#### [Task directions]
Using the entries below, quote exactly the span of lines that begins with the line containing "Judging by this" and ends with the final line.

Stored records
>>>

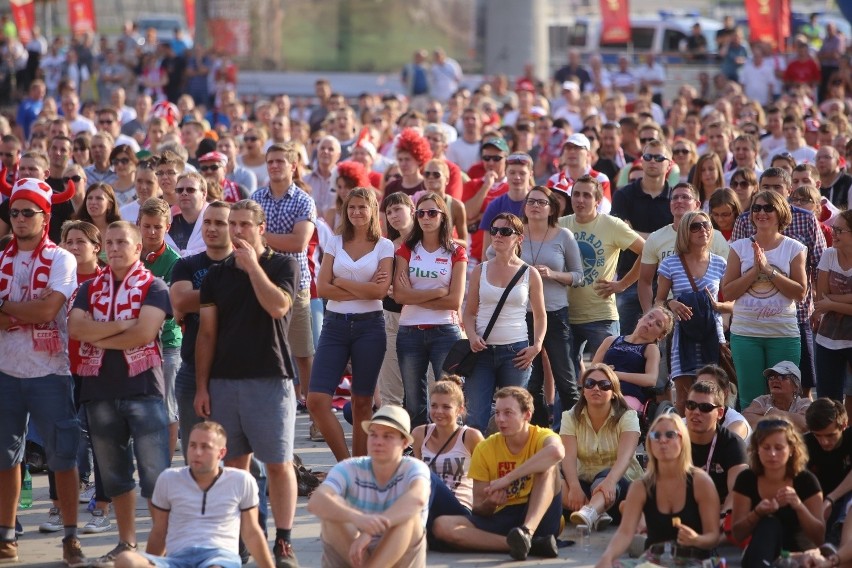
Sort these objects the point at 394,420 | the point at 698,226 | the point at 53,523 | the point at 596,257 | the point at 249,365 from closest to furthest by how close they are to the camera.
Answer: the point at 394,420 < the point at 249,365 < the point at 53,523 < the point at 698,226 < the point at 596,257

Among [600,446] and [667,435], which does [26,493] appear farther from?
[667,435]

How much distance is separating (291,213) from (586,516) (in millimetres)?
3277

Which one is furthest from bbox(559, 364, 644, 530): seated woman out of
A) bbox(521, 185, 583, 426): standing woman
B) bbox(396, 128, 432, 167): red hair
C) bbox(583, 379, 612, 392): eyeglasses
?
bbox(396, 128, 432, 167): red hair

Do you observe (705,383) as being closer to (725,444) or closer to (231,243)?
(725,444)

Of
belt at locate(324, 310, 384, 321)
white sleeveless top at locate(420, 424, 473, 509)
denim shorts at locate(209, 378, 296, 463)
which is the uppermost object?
belt at locate(324, 310, 384, 321)

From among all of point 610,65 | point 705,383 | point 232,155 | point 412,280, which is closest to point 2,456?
point 412,280

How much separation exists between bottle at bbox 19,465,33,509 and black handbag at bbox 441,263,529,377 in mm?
2506

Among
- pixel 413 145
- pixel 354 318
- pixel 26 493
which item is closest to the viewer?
pixel 26 493

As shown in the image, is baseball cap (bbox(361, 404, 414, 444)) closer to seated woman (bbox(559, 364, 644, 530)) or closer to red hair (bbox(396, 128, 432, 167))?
seated woman (bbox(559, 364, 644, 530))

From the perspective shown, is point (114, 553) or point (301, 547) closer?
point (114, 553)

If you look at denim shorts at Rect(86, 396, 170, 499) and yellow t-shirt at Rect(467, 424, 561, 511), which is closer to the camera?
denim shorts at Rect(86, 396, 170, 499)

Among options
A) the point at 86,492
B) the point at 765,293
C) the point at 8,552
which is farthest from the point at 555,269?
the point at 8,552

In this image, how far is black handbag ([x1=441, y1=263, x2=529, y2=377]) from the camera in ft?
28.8

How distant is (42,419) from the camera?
745 cm
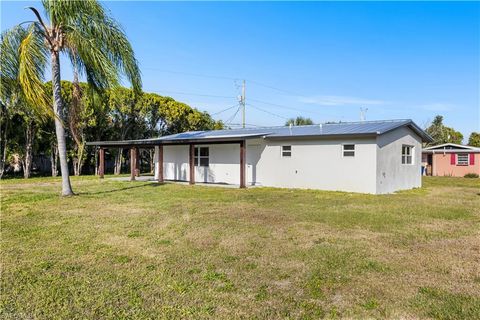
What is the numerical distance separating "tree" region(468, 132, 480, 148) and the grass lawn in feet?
150

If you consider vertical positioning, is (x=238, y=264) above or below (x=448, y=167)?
below

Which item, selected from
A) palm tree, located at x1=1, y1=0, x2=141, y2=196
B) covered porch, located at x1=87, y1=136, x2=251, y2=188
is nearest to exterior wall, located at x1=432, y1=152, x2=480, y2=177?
covered porch, located at x1=87, y1=136, x2=251, y2=188

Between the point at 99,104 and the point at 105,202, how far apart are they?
4682 mm

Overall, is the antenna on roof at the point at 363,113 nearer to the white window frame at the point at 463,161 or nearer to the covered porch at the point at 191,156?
the white window frame at the point at 463,161

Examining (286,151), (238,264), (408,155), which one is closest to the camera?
(238,264)

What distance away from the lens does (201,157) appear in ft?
60.4

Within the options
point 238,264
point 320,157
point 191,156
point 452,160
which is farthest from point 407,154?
point 238,264

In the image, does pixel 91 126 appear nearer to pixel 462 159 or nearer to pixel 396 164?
pixel 396 164

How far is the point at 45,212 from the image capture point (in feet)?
27.5

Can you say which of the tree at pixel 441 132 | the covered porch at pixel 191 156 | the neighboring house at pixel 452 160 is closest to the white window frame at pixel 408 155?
the covered porch at pixel 191 156

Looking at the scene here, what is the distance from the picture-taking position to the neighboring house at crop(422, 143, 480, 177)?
25500 mm

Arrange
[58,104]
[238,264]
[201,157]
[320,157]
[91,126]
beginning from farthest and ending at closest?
[91,126]
[201,157]
[320,157]
[58,104]
[238,264]

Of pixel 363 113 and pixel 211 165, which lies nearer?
pixel 211 165

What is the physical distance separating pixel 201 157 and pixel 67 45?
364 inches
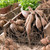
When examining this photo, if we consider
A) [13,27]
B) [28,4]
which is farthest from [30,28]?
[28,4]

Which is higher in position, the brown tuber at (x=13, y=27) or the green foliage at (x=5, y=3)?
the brown tuber at (x=13, y=27)

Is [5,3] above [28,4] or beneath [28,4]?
beneath

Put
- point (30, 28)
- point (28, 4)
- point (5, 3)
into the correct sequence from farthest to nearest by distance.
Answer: point (5, 3) < point (28, 4) < point (30, 28)

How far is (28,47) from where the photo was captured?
1.44 m

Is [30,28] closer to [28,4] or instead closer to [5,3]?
[28,4]

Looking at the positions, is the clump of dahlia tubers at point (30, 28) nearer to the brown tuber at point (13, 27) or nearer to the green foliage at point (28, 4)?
the brown tuber at point (13, 27)

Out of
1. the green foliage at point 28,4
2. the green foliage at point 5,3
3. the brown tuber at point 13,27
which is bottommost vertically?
the green foliage at point 5,3

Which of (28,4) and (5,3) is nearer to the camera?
(28,4)

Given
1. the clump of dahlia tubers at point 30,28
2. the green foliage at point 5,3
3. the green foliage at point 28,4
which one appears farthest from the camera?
the green foliage at point 5,3

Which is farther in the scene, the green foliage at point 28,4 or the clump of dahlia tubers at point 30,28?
the green foliage at point 28,4

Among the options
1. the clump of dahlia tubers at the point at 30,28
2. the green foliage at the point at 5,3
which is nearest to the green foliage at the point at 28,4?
the clump of dahlia tubers at the point at 30,28

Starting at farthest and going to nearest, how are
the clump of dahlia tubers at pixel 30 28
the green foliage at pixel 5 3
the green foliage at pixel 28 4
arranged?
the green foliage at pixel 5 3 < the green foliage at pixel 28 4 < the clump of dahlia tubers at pixel 30 28

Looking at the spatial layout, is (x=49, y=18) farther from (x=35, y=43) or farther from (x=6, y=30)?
(x=6, y=30)

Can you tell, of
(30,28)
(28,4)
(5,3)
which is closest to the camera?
(30,28)
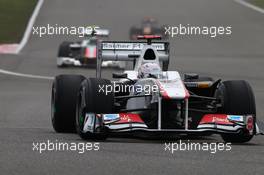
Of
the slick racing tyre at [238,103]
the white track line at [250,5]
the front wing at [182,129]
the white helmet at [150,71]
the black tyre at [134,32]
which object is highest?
the white helmet at [150,71]

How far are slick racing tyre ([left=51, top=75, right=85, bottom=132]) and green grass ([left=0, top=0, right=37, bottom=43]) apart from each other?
2397cm

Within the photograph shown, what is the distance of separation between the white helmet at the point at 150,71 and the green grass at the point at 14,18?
24194 millimetres

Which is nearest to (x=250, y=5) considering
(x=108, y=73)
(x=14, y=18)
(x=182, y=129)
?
(x=14, y=18)

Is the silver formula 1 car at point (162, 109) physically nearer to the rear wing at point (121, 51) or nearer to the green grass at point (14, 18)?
the rear wing at point (121, 51)

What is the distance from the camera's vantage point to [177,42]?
4022 cm

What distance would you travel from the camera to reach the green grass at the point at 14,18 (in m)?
38.7

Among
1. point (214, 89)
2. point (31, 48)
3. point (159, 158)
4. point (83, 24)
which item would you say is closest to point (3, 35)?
point (31, 48)

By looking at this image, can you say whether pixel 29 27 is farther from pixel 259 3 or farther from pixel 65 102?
pixel 65 102

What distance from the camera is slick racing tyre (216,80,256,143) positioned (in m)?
12.0

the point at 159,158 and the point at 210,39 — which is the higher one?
the point at 159,158

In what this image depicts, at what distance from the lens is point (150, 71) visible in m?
13.1

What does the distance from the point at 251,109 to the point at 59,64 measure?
1869 cm

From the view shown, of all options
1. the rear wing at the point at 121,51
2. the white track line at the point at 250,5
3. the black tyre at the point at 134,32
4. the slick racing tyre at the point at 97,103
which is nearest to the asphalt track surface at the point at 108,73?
the slick racing tyre at the point at 97,103

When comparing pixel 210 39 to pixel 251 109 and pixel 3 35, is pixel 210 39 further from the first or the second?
pixel 251 109
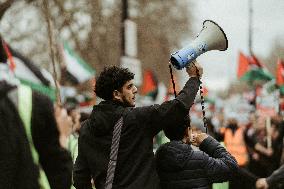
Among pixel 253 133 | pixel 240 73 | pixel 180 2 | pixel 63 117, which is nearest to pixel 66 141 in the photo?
pixel 63 117

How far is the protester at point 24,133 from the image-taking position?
2.75 m

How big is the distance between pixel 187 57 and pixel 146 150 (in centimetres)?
58

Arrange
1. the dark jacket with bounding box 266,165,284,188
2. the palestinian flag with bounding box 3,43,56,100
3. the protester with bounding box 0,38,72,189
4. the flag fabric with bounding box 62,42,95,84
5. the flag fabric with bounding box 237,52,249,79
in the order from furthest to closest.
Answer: the flag fabric with bounding box 237,52,249,79 < the flag fabric with bounding box 62,42,95,84 < the dark jacket with bounding box 266,165,284,188 < the palestinian flag with bounding box 3,43,56,100 < the protester with bounding box 0,38,72,189

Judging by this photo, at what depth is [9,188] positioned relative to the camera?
2.81 m

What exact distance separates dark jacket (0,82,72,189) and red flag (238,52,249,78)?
13.2 meters

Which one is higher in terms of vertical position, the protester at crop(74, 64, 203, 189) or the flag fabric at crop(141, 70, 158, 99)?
the protester at crop(74, 64, 203, 189)

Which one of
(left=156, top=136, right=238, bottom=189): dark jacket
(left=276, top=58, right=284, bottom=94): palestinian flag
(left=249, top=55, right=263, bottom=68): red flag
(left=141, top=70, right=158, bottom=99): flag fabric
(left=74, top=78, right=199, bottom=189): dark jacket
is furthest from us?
(left=141, top=70, right=158, bottom=99): flag fabric

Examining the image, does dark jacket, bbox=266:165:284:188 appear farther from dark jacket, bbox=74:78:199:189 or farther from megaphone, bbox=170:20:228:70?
dark jacket, bbox=74:78:199:189

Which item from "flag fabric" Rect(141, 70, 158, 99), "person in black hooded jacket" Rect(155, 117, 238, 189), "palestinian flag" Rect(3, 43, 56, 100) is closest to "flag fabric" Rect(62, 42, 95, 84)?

<<<

#### [Solved problem]
Judging by this photo, at what depth is [9,188] positioned relative to the camera?
2.81 m

What exact distance separates dark jacket (0,82,72,189) and red flag (238,52,249,78)?
13.2 meters

Which one is higher in terms of vertical position, the protester at crop(74, 64, 203, 189) or the flag fabric at crop(141, 70, 158, 99)?
the protester at crop(74, 64, 203, 189)

Which one of
(left=156, top=136, right=238, bottom=189): dark jacket
(left=276, top=58, right=284, bottom=94): palestinian flag
(left=249, top=55, right=263, bottom=68): red flag
(left=141, top=70, right=158, bottom=99): flag fabric
(left=74, top=78, right=199, bottom=189): dark jacket
is furthest from us?
(left=141, top=70, right=158, bottom=99): flag fabric

Examining the image, does dark jacket, bbox=266:165:284:188 appear farther from dark jacket, bbox=74:78:199:189 or farther from megaphone, bbox=170:20:228:70?
dark jacket, bbox=74:78:199:189

Which item from "flag fabric" Rect(141, 70, 158, 99), "person in black hooded jacket" Rect(155, 117, 238, 189), "palestinian flag" Rect(3, 43, 56, 100) is closest to "flag fabric" Rect(62, 42, 95, 84)?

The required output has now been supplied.